MImmesberger commented 6 months ago

Hey! That's true, the sum of income taxes should be lower under joint taxation.

I have the feeling that this is a related to a bug on our side (see issue #683). When I use the code you provided the column anz_erwachsene_tu is a boolean, but should be an int (number of adults in the tax unit). This column is used several times in the income tax calculation.

When I specify anz_erwachsene_tu manually in your code example (see below), I get correct values (verified with the calculator by the Ministry of Finance).

Thank you for bringing this to our attention again! We're currently in the middle of getting rid of tax units (#694) so this will be fixed very soon.

Edit: Just for completeness. With the fix, I get 2057€ under joint and 2376€+37€ under individual taxation.

policy_params, policy_functions = set_up_policy_environment(2016)

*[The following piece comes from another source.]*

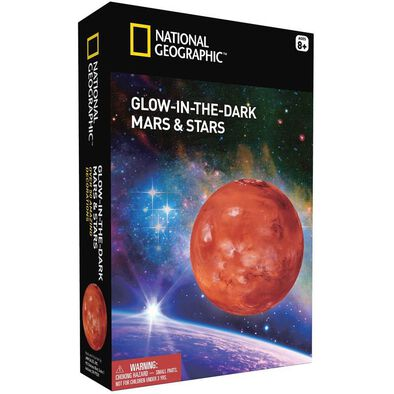 National Geographic Glow In The Dark 3D Mars And Stars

data = create_synthetic_data(
    n_adults=2,
    n_children=0,
    specs_constant_over_households={"bruttolohn_m": [2000.0, 1000.0]},
)

data["anz_erwachsene_tu"] = [2, 2]

print(data.columns)

targets = [ "eink_st_tu", "lohnst_m", "zu_verst_eink_tu"]
debug = True

result = compute_taxes_and_transfers(
    data=data,
    functions=policy_functions,
    columns_overriding_functions=["anz_erwachsene_tu"],
    params=policy_params,
    targets=targets,
    debug=debug
)
result.round(2)
print(result)

git-girl commented 6 months ago

@MImmesberger thanks for you fast replies and the help! could you maybe say how you are specifying the individual taxation :grimacing:? i thought i am setting it by doing this:

data.loc[data["p_id"] == 0, ["tu_id", "hh_id"]] = 1

i somehow still get 216Eur and 0 for the individual taxation with my setup though

MImmesberger commented 6 months ago

Your approach is quick and dirty but should work. It's a bad approximation for families with children, though. There might be more problems but that's what directly comes to my mind.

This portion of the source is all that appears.